I’m a terribly impatient person. I want everything yesterday, so when I found out we had to wait two weeks for the results of my mom’s suspicious diagnostic mammogram, it felt like an eternity. On July 4, she spent the whole day holding a pillow under her arm to protect her scar from the biopsy incision. I Googled everything imaginable (which did not help). During this time, I was irritable and bitchy – annoyed by anything and anyone. The red light was too long. That guy cut me off with his grocery cart. It was like a constant state of PMS, and it felt like torture.

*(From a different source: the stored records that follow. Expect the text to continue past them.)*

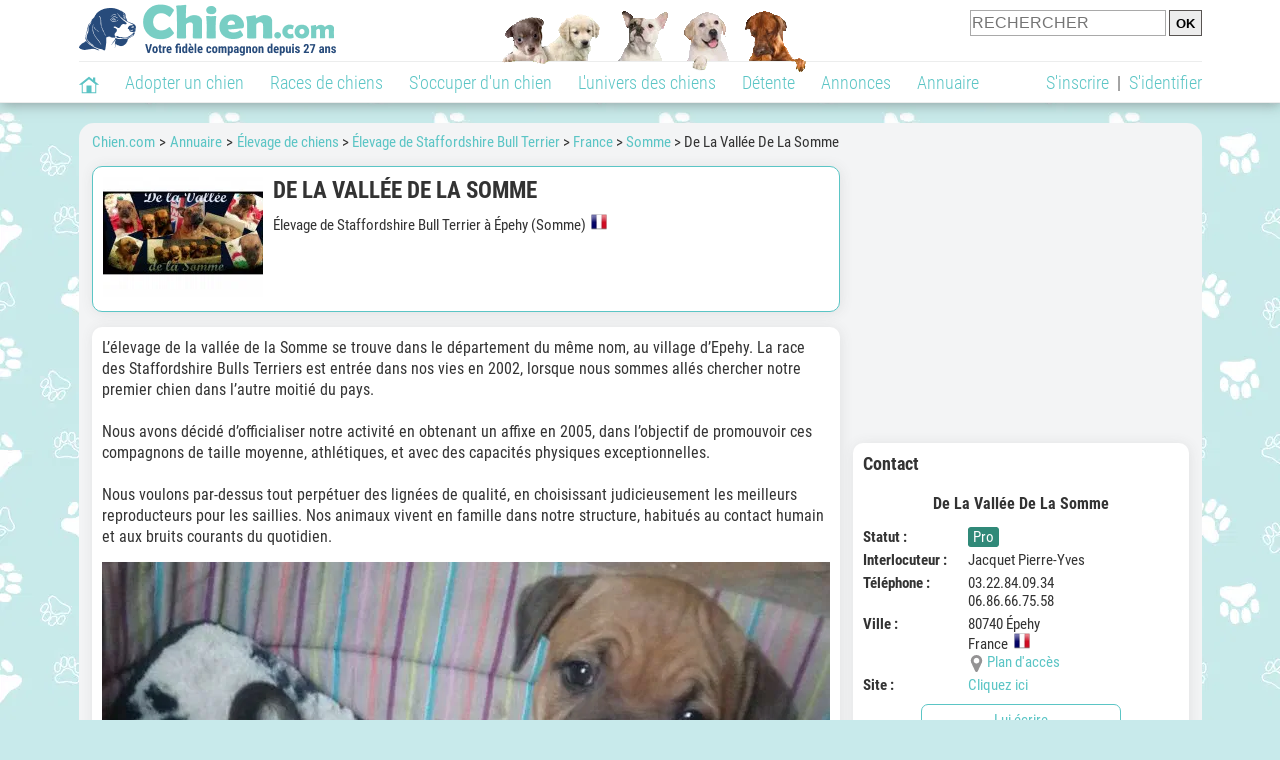

--- FILE ---
content_type: application/javascript; charset=utf-8
request_url: https://fundingchoicesmessages.google.com/f/AGSKWxWGzMH0bEbqDTw52qoDyouFpIGJFpdLj5OCyDoTkCbypGPKvOqWFp-LxENSNnqxaZRJBepl1piFHZjAEFXU7lJjv_CWR2p7e_PlBOb4JhLiip7TrGXK2DRSZIaAtp7fKcMvi0mc0A==?fccs=W251bGwsbnVsbCxudWxsLG51bGwsbnVsbCxudWxsLFsxNzY5NDMzMTUzLDQ0MjAwMDAwMF0sbnVsbCxudWxsLG51bGwsW251bGwsWzcsNl0sbnVsbCxudWxsLG51bGwsbnVsbCxudWxsLG51bGwsbnVsbCxudWxsLG51bGwsMV0sImh0dHBzOi8vd3d3LmNoaWVuLmNvbS9hZHJlc3NlL2VsZXZhZ2Utc3RhZmZvcmRzaGlyZS1idWxsLXRlcnJpZXIvZGUtbGEtdmFsbGVlLWRlLWxhLXNvbW1lLTk1MjAyLnBocCIsbnVsbCxbWzgsIms2MVBCam1rNk8wIl0sWzksImVuLVVTIl0sWzE2LCJbMSwxLDFdIl0sWzE5LCIyIl0sWzE3LCJbMF0iXSxbMjQsIiJdLFsyNSwiW1s5NTM0MDI1Myw5NTM0MDI1NV1dIl0sWzI5LCJmYWxzZSJdXV0
body_size: 114
content:
if (typeof __googlefc.fcKernelManager.run === 'function') {"use strict";this.default_ContributorServingResponseClientJs=this.default_ContributorServingResponseClientJs||{};(function(_){var window=this;
try{
var qp=function(a){this.A=_.t(a)};_.u(qp,_.J);var rp=function(a){this.A=_.t(a)};_.u(rp,_.J);rp.prototype.getWhitelistStatus=function(){return _.F(this,2)};var sp=function(a){this.A=_.t(a)};_.u(sp,_.J);var tp=_.ed(sp),up=function(a,b,c){this.B=a;this.j=_.A(b,qp,1);this.l=_.A(b,_.Pk,3);this.F=_.A(b,rp,4);a=this.B.location.hostname;this.D=_.Fg(this.j,2)&&_.O(this.j,2)!==""?_.O(this.j,2):a;a=new _.Qg(_.Qk(this.l));this.C=new _.dh(_.q.document,this.D,a);this.console=null;this.o=new _.mp(this.B,c,a)};
up.prototype.run=function(){if(_.O(this.j,3)){var a=this.C,b=_.O(this.j,3),c=_.fh(a),d=new _.Wg;b=_.hg(d,1,b);c=_.C(c,1,b);_.jh(a,c)}else _.gh(this.C,"FCNEC");_.op(this.o,_.A(this.l,_.De,1),this.l.getDefaultConsentRevocationText(),this.l.getDefaultConsentRevocationCloseText(),this.l.getDefaultConsentRevocationAttestationText(),this.D);_.pp(this.o,_.F(this.F,1),this.F.getWhitelistStatus());var e;a=(e=this.B.googlefc)==null?void 0:e.__executeManualDeployment;a!==void 0&&typeof a==="function"&&_.To(this.o.G,
"manualDeploymentApi")};var vp=function(){};vp.prototype.run=function(a,b,c){var d;return _.v(function(e){d=tp(b);(new up(a,d,c)).run();return e.return({})})};_.Tk(7,new vp);
}catch(e){_._DumpException(e)}
}).call(this,this.default_ContributorServingResponseClientJs);
// Google Inc.

//# sourceURL=/_/mss/boq-content-ads-contributor/_/js/k=boq-content-ads-contributor.ContributorServingResponseClientJs.en_US.k61PBjmk6O0.es5.O/d=1/exm=ad_blocking_detection_executable,kernel_loader,loader_js_executable/ed=1/rs=AJlcJMztj-kAdg6DB63MlSG3pP52LjSptg/m=cookie_refresh_executable
__googlefc.fcKernelManager.run('\x5b\x5b\x5b7,\x22\x5b\x5bnull,\\\x22chien.com\\\x22,\\\x22AKsRol8vsDzKtIlzTuM8l9C10A56BQtYkDVunBcxKqp7RzJCKs5h0KhhbiHx2UIZsbX8C1SEmuXQ8UzYrNT5TRb3UB4It3twfLQd5MEM7_FMm3uYuWyelr7jT-C1vGDjf3YCTvs3yFgE2BRPtx0d6fbEJVKq2ktamA\\\\u003d\\\\u003d\\\x22\x5d,null,\x5b\x5bnull,null,null,\\\x22https:\/\/fundingchoicesmessages.google.com\/f\/AGSKWxVjj4-Vrfk9kTQCwsWKchMEmvOrTwz3cgXd6NHPyqlt8FrocN0zDmArf8qkDuVLZRWLYgnOIEHQPtr4zG_trH8Zk9wH9jKun_oyS4u2rEtJMW-fGA9cAn6opPaSya3oK_BXGaFhdw\\\\u003d\\\\u003d\\\x22\x5d,null,null,\x5bnull,null,null,\\\x22https:\/\/fundingchoicesmessages.google.com\/el\/AGSKWxVsOaxWYb_iJjL1Lgg8mVwfzer7M9CD_O1j6VN-ytpj_rOmayrw4Ik4-JKrjUHrIIwKDavYVclBCnOfd1gF4j4QhyC40rmPVxryyYgcKjdOSqKMQWg-EN8SKL1Y5anTFZXchL8Rbg\\\\u003d\\\\u003d\\\x22\x5d,null,\x5bnull,\x5b7,6\x5d,null,null,null,null,null,null,null,null,null,1\x5d\x5d,\x5b3,1\x5d\x5d\x22\x5d\x5d,\x5bnull,null,null,\x22https:\/\/fundingchoicesmessages.google.com\/f\/AGSKWxUoJJDcSCTv2JOn8pBF9gkWUxYwsEUYXA9s1nk86rAeSPZzqAqF_PPkS8-FyOBww7yYXzt1TdqcLEMXfWmlFzD0kqfpRZKou49qvx259WWLHNQaeK_nUttijFVqFjSiU_E0obqbfA\\u003d\\u003d\x22\x5d\x5d');}

--- FILE ---
content_type: application/javascript; charset=utf-8
request_url: https://fundingchoicesmessages.google.com/f/AGSKWxWaY_aQowDTokfkxnFFGsNs9UIszfvnKtmFhQHDOkL18TxsL2xO93rIuUDGnBdRzbdqWNjK_-3YfdLCZntpnoyaqJnSxfRU2Og0mkKeT-w3x3hcNf-nJ5rzN5j0WTVPN6OgsR-yipaV-GDNI4O14QW7uhyz0nbo5Vj8uvEF8ZA0-Ua_AWb8PIzV2tYG/_-300x600./interstital-redirector./adServerDfp..se/ads//ad-blocker.js
body_size: -1289
content:
window['b21632a2-9cbb-4f02-ac32-e21cc8a84727'] = true;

July 8 was a hot day in Charlotte, and it was also Appointment Day – THE day we’d learn whether it was cancer or we could all go back to normal. Mom and Dad went to The Appointment, leaving Meg and me alone in our respective worlds, waiting for news.
Anyone who has waited for a diagnosis knows the agony. Mom’s appointment was at 2 p.m. that afternoon. 2:30…3…3:30 – nothing. Still no news at 4…4:09…4:16. I was a complete waste. I sat outside with Lovey, our 3-year-old dachshund, and thought, Where WERE they? Why was there no update? My phone constantly binged with similar texts from Meg. Come ON. As time ticked by and no news arrived, Meg and I figured it out. The silence spoke volumes. If this was nothing, we would’ve known by now. Clearly, this was something.
I went inside to give Lovey a treat and charge my phone, when it suddenly binged again. Assuming it was Meg, I casually glanced at the screen. This time it wasn’t Meg – it was my Mom. Never underestimate the power of three words: “It is malignant.” That’s all it said.